2020-06-04 Large load spike on API fleet causing response degradation
/label incident IncidentActive
Summary
Large load spike on API fleet causing response degradation
Not sure what's going on yet
Timeline
All times UTC.
2020-06-04
- 03:14 - First alert received: API service has apdex score (latency) below SLO - Further alerts received later, but all the same cause.
- 03:17 - cmiskell declares incident in Slack using
/incident declare
command. - 03:30 - Three problem IP addresses from AWS EC2 address ranges were identified as the source of the traffic, spamming on /api/v4/projects at a high rate.
- 03:31 - IP addresses blocked
- 03:34 - API service apdex returns to normal and alert clears. Other alerts clear over the next 5 minutes.
- 03:39 - All alerts cleared.
Click to expand or collapse the Incident Review section.
Incident Review
Summary
A small number of IP addresses from AWS, possibly correlated with a legitimate actor but misbehaving for some reason, began hitting a single API endpoint (/api/v4/projects) with no parameters, returning some JSON containing details of 20 (most recently created?) public projects, at a rate of 700-800 times a second. This caused CPU usage on the API servers to max out at close to 100%, affecting all other calls to the API servers.
It is believed this was some erroneous activity from a 3rd party that has otherwise been specifically allowed to bypass CloudFlare filtering from a list of known IP addresses; the 'bypass' activity on their rule went up at the same time as the problem traffic, and when we blocked the 3 IP addresses, the rate of activity on the bypass rule went up further again. However, it appears that the 'good' activity was sufficiently moderated and sensible that it did not cause any load issues. Therefore I believe the 3 bad IPs were misbehaving nodes; when they started getting immediate errors, I suspect the job dispatch system at the other end routed more jobs to the successful nodes where they succeeded. Or something like that; this is speculation based on a very few data points.
- Service(s) affected: ServiceAPI, ServiceCI Runners
- Team attribution: teamReliability
- Minutes downtime or degradation: 24 minutes
Metrics
Customer Impact
- Who was impacted by this incident? All users of gitlab.com
- What was the customer experience during the incident? Timeouts or slow responses to API calls, affecting various web user experiences and automated jobs. CI jobs were also delayed/stalled as they use the APIs to fetch jobs and report results.
- How many customers were affected? Unknown (calculable if necessary, but it's may not be worth the time) but anyone using GitLab.com at the time was potentially affected.

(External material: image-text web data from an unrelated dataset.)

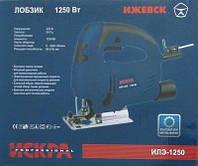 Лобзик электрический ИСКРА PROFI ИЛЭ-1250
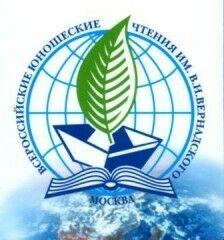Поздравляем Расчетнову Наталью с успехами в научной деятельности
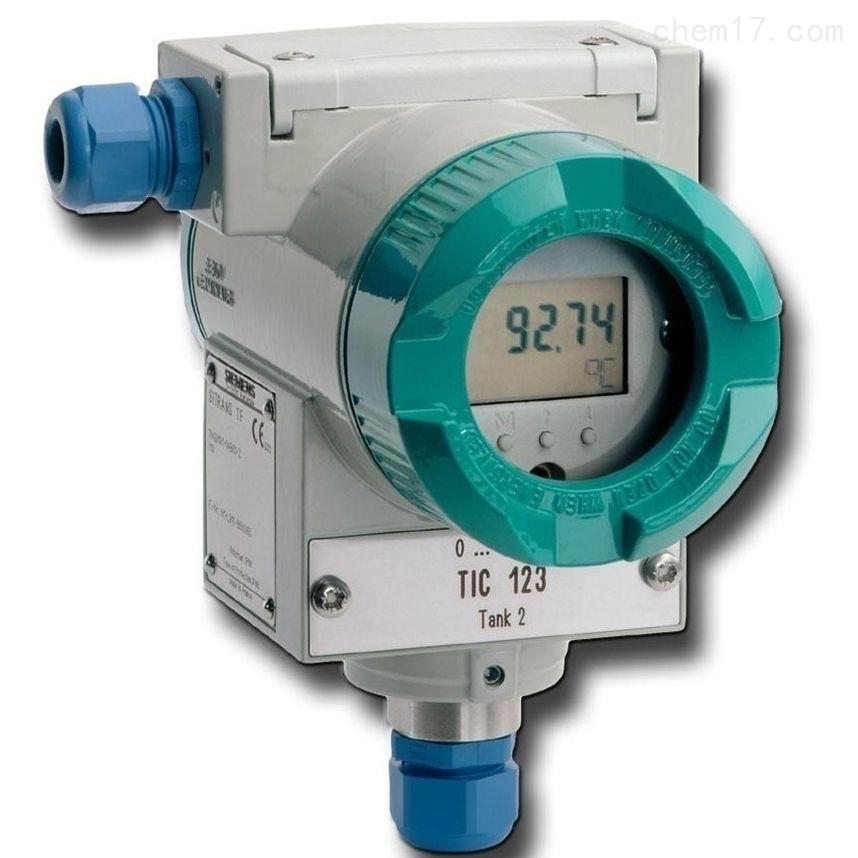 82 西门子投入式压力变送器7MF1570-1PA01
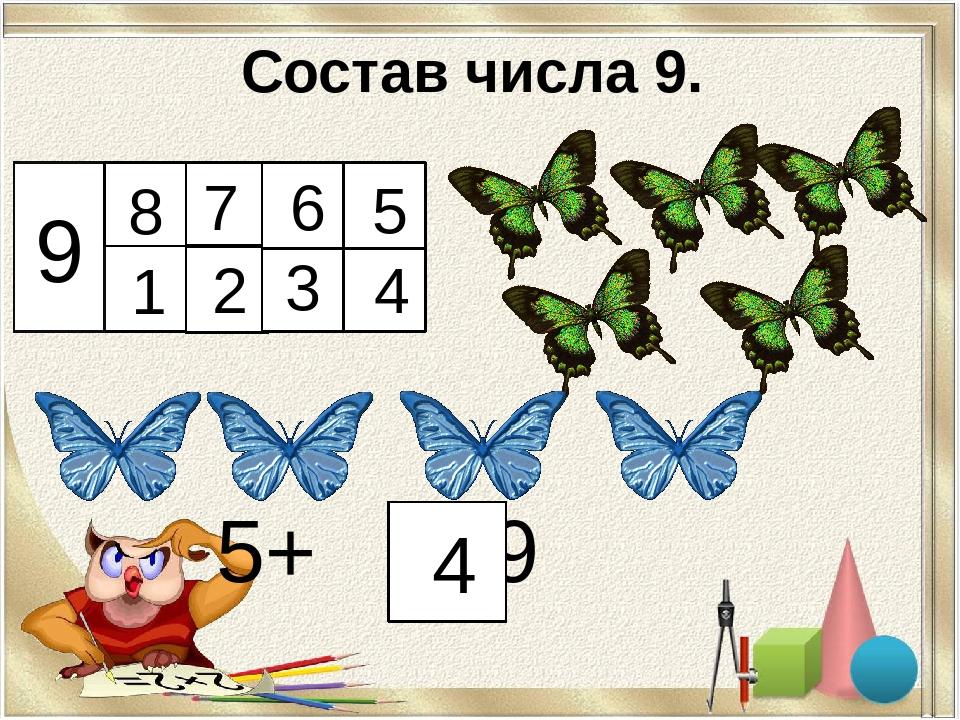 Картинки цифры 9 для 1 класса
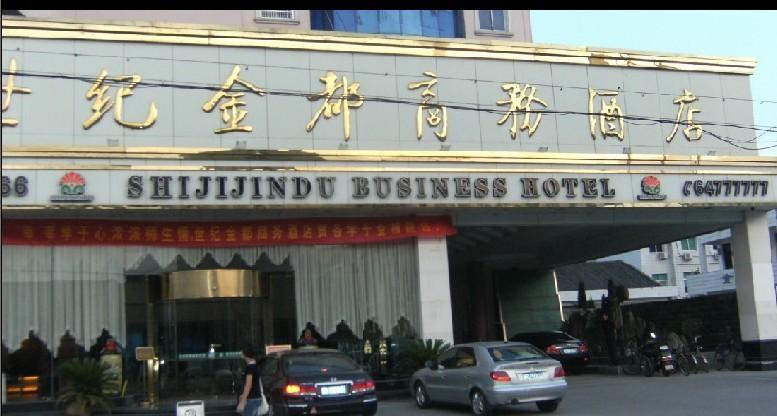 世纪金都商务酒店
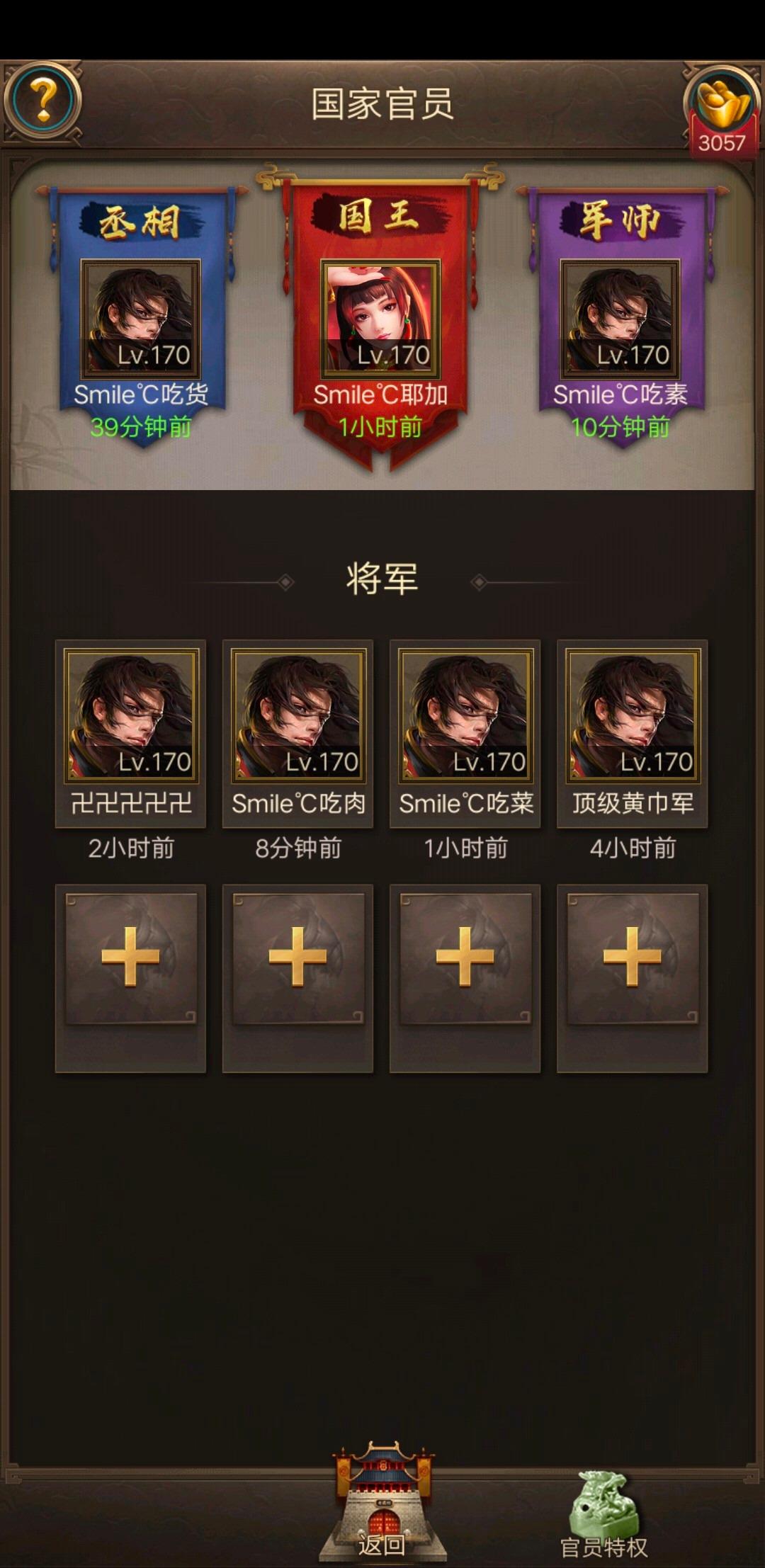 Screenshot_2019_0328_212317.jpg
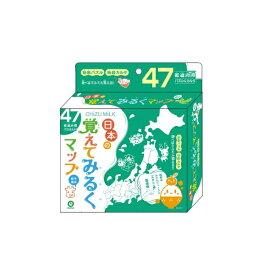アイアップ eyeup 日本の覚えてみるくマップ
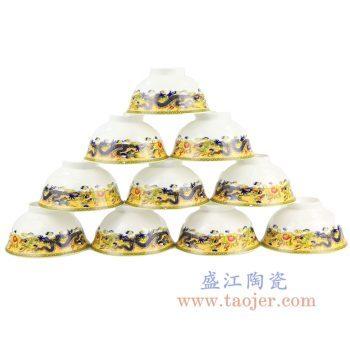 RZHF06-A_景德镇陶瓷 4.5寸彩黄龙骨瓷碗 高骨瓷 饭碗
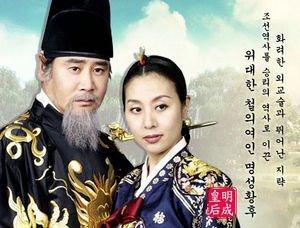 Amazon com: The Last Empress Aka Empress Myung Sung (Korean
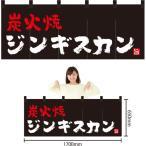 のれん 炭火焼ジンギスカン(黒) NR-36 (受注生産)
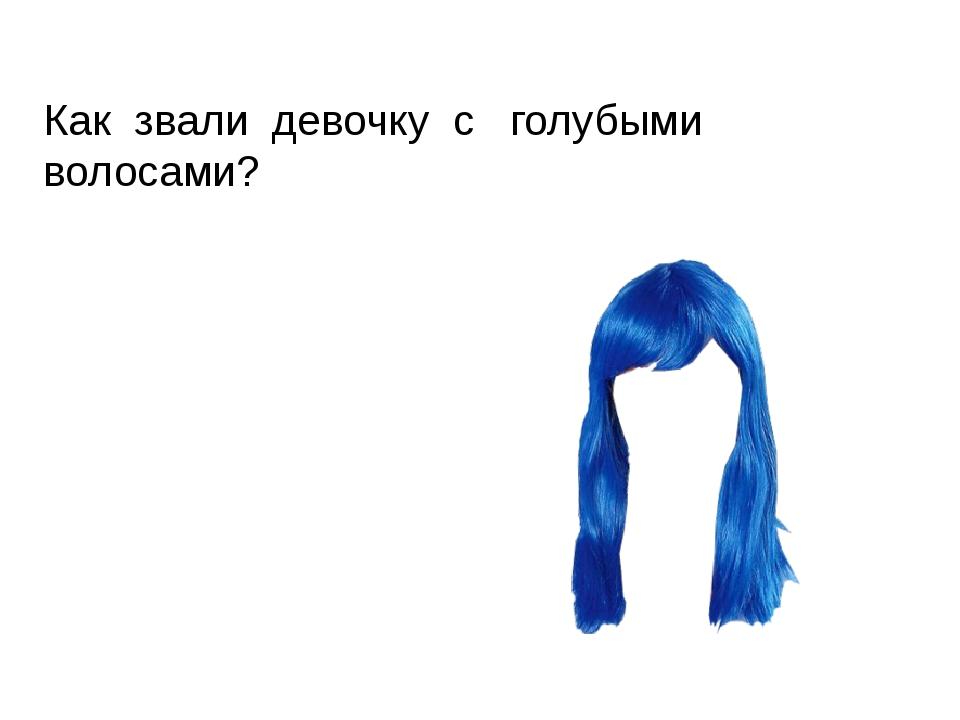 Как звали девочку с голубыми волосами?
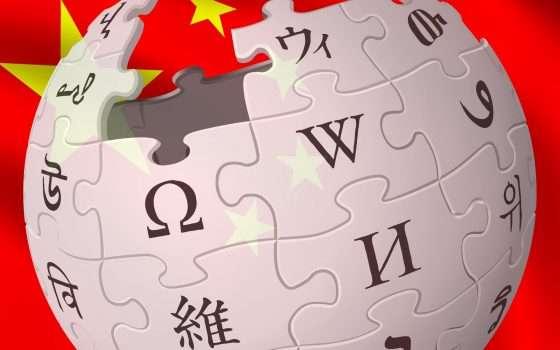 Blocco totale in corso per Wikipedia in Cina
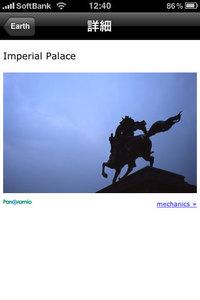 app_photo_panoramio_8.jpg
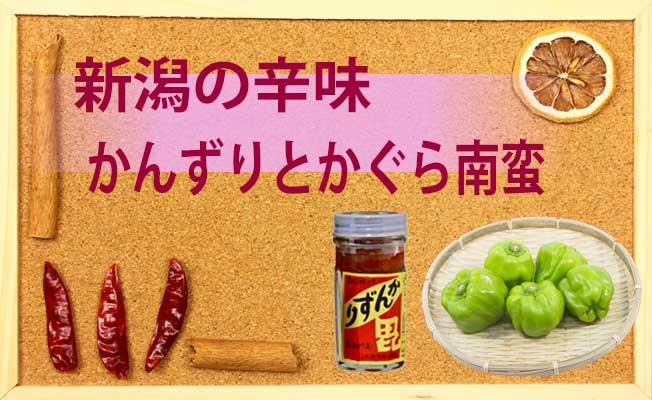 新潟の辛味調味料・かんずりとかぐら南蛮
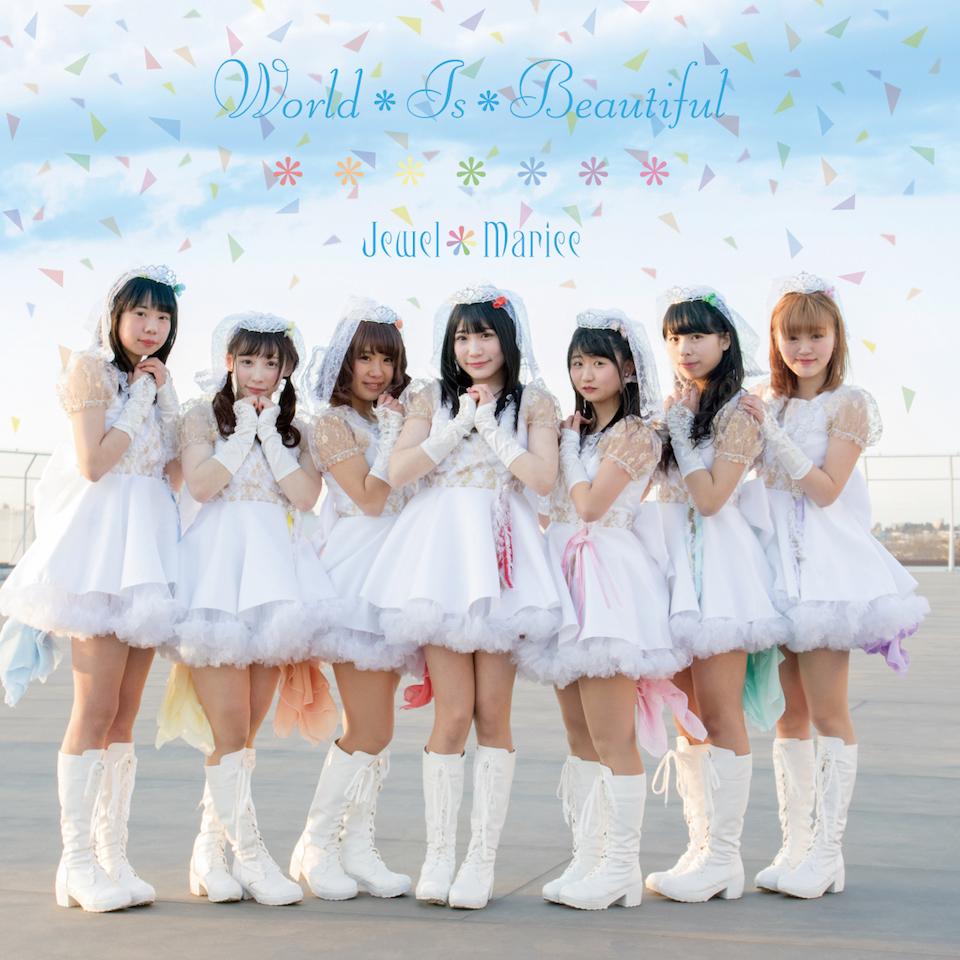 "Jewel*Mariee""(ジュエルマリー)World*Is*Beautiful ジャケット写真"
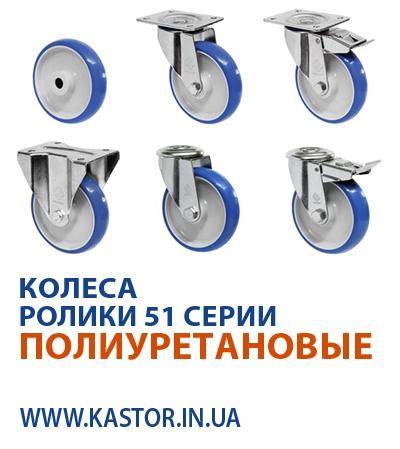 Колеса для тележек: колеса и ролики полиуретановые серии 51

- If a precise customer impact number is unknown, what is the estimated potential impact? 24 minutes of degraded responses for API calls
Incident Response Analysis
- How was the event detected? Apdex alerting
- How could detection time be improved? Difficult to impossible without making the alerting much more twitchy and noisy
- How did we reach the point where we knew how to mitigate the impact? By seeing the CPU load on the Fleet Overview dashboard, and then doing some ad-hoc log analysis on a single API node
- How could time to mitigation be improved? If ElasticSearch hadn't chosen that precise period to have a hernia over some weird field, the analysis could have been faster and the problematic IP addresses discovered faster. This is unusual though, as usually ElasticSearch is working fine
Post Incident Analysis
- How was the root cause diagnosed? Log analysis
- How could time to diagnosis be improved? If ElasticSearch hadn't chosen that precise period to have a hernia over some weird field, the analysis could have been faster and the problematic IP addresses discovered faster. This is unusual though, as usually ElasticSearch is working fine
- Do we have an existing backlog item that would've prevented or greatly reduced the impact of this incident? None that I know of, other than occasional talk of a generalized rate-limiting feature that takes into consideration account status (anonymous vs paid), IP addresses, and a number of other details.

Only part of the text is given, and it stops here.